Application of kinetic models to study the sorption rate in the ‘ammonium ions–calcined sorbent’ system

Abstract

This study examines sorption kinetics for the extraction of ammonium ions from an aqueous solution under static conditions using 5 g of sorbent. The sorbent was obtained by calcining ash and slag waste accumulated in the ash dump following hydraulic ash removal. The initial concentrations of ammonium ions in the model solutions were 5, 20, 50 and 100 mg/dm3. The volume of the model solution was 50 cm3. For each initial concentration, the kinetic curves of the ammonium ion sorption at the sorption duration of 10, 30, 60, 90, 120, 150 and 180 min were obtained.

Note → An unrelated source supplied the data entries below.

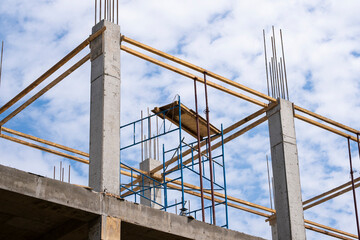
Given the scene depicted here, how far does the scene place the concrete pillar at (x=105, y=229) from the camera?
1267cm

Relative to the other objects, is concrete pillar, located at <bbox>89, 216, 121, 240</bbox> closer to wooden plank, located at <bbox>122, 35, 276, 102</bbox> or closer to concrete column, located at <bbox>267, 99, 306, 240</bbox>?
wooden plank, located at <bbox>122, 35, 276, 102</bbox>

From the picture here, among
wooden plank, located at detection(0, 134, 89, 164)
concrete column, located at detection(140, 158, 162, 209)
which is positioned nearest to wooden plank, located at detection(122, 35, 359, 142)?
wooden plank, located at detection(0, 134, 89, 164)

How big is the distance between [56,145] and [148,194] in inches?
173

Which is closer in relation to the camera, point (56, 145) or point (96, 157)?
point (96, 157)

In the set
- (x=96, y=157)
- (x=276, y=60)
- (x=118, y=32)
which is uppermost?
(x=276, y=60)

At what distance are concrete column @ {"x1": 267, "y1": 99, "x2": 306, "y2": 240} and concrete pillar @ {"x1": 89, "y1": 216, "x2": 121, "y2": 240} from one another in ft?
17.0

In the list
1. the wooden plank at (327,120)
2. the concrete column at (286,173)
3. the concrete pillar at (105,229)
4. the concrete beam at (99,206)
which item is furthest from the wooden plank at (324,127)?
the concrete pillar at (105,229)

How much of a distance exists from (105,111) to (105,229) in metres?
2.59

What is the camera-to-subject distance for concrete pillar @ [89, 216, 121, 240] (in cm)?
1267

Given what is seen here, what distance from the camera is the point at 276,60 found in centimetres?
1889

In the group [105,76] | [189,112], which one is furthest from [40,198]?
[189,112]

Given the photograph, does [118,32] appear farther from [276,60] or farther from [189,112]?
[276,60]

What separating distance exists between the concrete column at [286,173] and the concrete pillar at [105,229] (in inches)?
204

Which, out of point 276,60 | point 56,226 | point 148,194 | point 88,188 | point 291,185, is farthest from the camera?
point 148,194
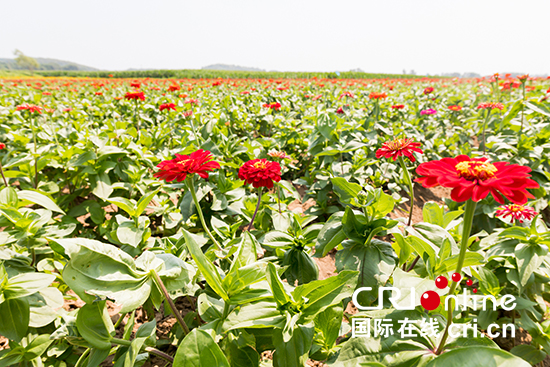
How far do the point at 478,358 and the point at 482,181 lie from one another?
1.43ft

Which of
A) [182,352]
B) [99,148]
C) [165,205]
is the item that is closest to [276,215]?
[165,205]

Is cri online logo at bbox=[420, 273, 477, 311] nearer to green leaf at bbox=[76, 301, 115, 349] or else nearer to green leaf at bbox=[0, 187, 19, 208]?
green leaf at bbox=[76, 301, 115, 349]

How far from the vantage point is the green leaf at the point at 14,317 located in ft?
3.78

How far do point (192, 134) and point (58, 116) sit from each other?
12.1 feet

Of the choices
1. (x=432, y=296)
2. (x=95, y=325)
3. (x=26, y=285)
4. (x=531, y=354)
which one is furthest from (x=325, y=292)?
(x=531, y=354)

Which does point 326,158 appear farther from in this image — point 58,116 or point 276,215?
point 58,116

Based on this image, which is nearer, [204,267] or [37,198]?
[204,267]

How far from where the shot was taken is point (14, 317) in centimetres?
116

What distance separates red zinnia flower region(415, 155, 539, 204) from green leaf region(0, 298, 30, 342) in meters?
1.59

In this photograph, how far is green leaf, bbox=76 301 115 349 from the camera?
96 centimetres

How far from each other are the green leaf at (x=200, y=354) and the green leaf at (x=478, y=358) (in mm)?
535

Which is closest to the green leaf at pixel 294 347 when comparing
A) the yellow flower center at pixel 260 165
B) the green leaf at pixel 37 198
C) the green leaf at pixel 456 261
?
the green leaf at pixel 456 261

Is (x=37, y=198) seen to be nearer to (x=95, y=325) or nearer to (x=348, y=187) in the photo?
(x=95, y=325)

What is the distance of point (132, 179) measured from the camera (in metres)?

The kinetic curves were processed using the Lagergren (pseudo-first order), Ho and McKay (pseudo-second order), Morris-Weber (diffusion) and Elovich kinetic equations. It was demonstrated that all kinetic equations adequately describe the experimental data. The linear correlation of the equations was given. The Boyd equation was used to determine the limiting stage in the Morris–Weber model. It was established that the external diffusion mechanism is limiting for the sorption of ammonium ions by a calcined sorbent. The Lagergren model, with a coefficient of determination R2 of 0.9801–0.9949, best described the experimental data on sorption kinetics. Sorption rate curves as a function of the adsorption value and sorption time were given. The latter are described by exponential and polynomial dependence according to the Lagergren model, polynomial dependence according to the Ho and McKay model and exponential dependence according to the Morris–Weber and Elovich models. The sorption rate was the highest at the initial stage of sorption for all dependencies, which is consistent with previous studies on the sorption of pollutants from aqueous solutions using various sorbents.